Nous sommes dans un village de montagne, à deux heures de Tokyo. Takumi, veuf et bûcheron, vit avec sa fille Hana en harmonie avec la nature environnante. Cet équilibre vacille lorsqu’une société de divertissement projette d’installer un site de « glamping » pour citadins en quête de dépaysement. Derrière l’attrait touristique, le risque écologique est immédiat : pollution des nappes phréatiques, rupture du circuit de l’eau, destruction des ressources locales.

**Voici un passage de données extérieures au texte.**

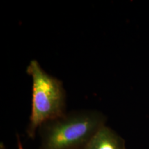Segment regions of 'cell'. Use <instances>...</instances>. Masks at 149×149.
I'll return each instance as SVG.
<instances>
[{"label":"cell","instance_id":"4","mask_svg":"<svg viewBox=\"0 0 149 149\" xmlns=\"http://www.w3.org/2000/svg\"><path fill=\"white\" fill-rule=\"evenodd\" d=\"M17 146H18V149H24L23 148V146H22L21 141H20L19 136H17Z\"/></svg>","mask_w":149,"mask_h":149},{"label":"cell","instance_id":"3","mask_svg":"<svg viewBox=\"0 0 149 149\" xmlns=\"http://www.w3.org/2000/svg\"><path fill=\"white\" fill-rule=\"evenodd\" d=\"M83 149H126L125 141L106 124L95 134Z\"/></svg>","mask_w":149,"mask_h":149},{"label":"cell","instance_id":"2","mask_svg":"<svg viewBox=\"0 0 149 149\" xmlns=\"http://www.w3.org/2000/svg\"><path fill=\"white\" fill-rule=\"evenodd\" d=\"M26 72L32 78V104L26 133L34 138L42 124L64 115L66 95L60 79L47 73L36 59L27 66Z\"/></svg>","mask_w":149,"mask_h":149},{"label":"cell","instance_id":"1","mask_svg":"<svg viewBox=\"0 0 149 149\" xmlns=\"http://www.w3.org/2000/svg\"><path fill=\"white\" fill-rule=\"evenodd\" d=\"M107 120V116L96 110L66 113L40 126V149H83Z\"/></svg>","mask_w":149,"mask_h":149},{"label":"cell","instance_id":"5","mask_svg":"<svg viewBox=\"0 0 149 149\" xmlns=\"http://www.w3.org/2000/svg\"><path fill=\"white\" fill-rule=\"evenodd\" d=\"M0 149H6L4 144H3V142L0 143Z\"/></svg>","mask_w":149,"mask_h":149}]
</instances>
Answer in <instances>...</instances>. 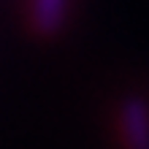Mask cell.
<instances>
[{
  "label": "cell",
  "mask_w": 149,
  "mask_h": 149,
  "mask_svg": "<svg viewBox=\"0 0 149 149\" xmlns=\"http://www.w3.org/2000/svg\"><path fill=\"white\" fill-rule=\"evenodd\" d=\"M68 0H30V24L38 36H54L65 24Z\"/></svg>",
  "instance_id": "2"
},
{
  "label": "cell",
  "mask_w": 149,
  "mask_h": 149,
  "mask_svg": "<svg viewBox=\"0 0 149 149\" xmlns=\"http://www.w3.org/2000/svg\"><path fill=\"white\" fill-rule=\"evenodd\" d=\"M119 133L125 149H149V103L141 95H127L119 103Z\"/></svg>",
  "instance_id": "1"
}]
</instances>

Ce point de départ pourrait nourrir un simple conflit entre villageois et promoteurs. Hamaguchi choisit autre chose : une méditation sur la condition humaine, où le « mal » n’est pas le fait d’un individu mais d’un système économique, de logiques collectives aveugles, de la difficulté à penser au-delà de son intérêt immédiat. Même les représentants de l’entreprise, envoyés sur place, ne sont pas des caricatures : le cinéaste leur donne du temps, de l’empathie, laissant affleurer leurs contradictions.

La mise en scène épouse cette approche par le détour. Longues discussions, promenades dans la forêt, séquences suspendues à une mélodie : le récit s’avance en spirale, laissant au spectateur la place d’habiter ce temps. La caméra de Hamaguchi filme la nature comme un être vivant – ruisseaux, arbres, neige – et le travail sonore, d’une précision envoûtante, fait de chaque bruissement une respiration du monde. L’écologie n’est pas ici un thème plaqué mais une matière organique, inscrite dans le rythme même du film.
Comme souvent chez Hamaguchi, l’issue refuse la clarté rassurante. Le dénouement, abrupt et troublant, laisse le spectateur dans un état d’incertitude, fidèle à cette conviction que le réel résiste à toute interprétation univoque. Le Mal n’existe pas s’impose ainsi comme une fable écologique et spirituelle, mais aussi comme un rappel : ce que nous détruisons de la nature, c’est peut-être une part de notre propre humanité.
Bande-annonce
10 avril 2024 – De Ryusuke Hamaguchi, avec Hitoshi Omika, Ryo Nishikawa et Ayaka Shibutani.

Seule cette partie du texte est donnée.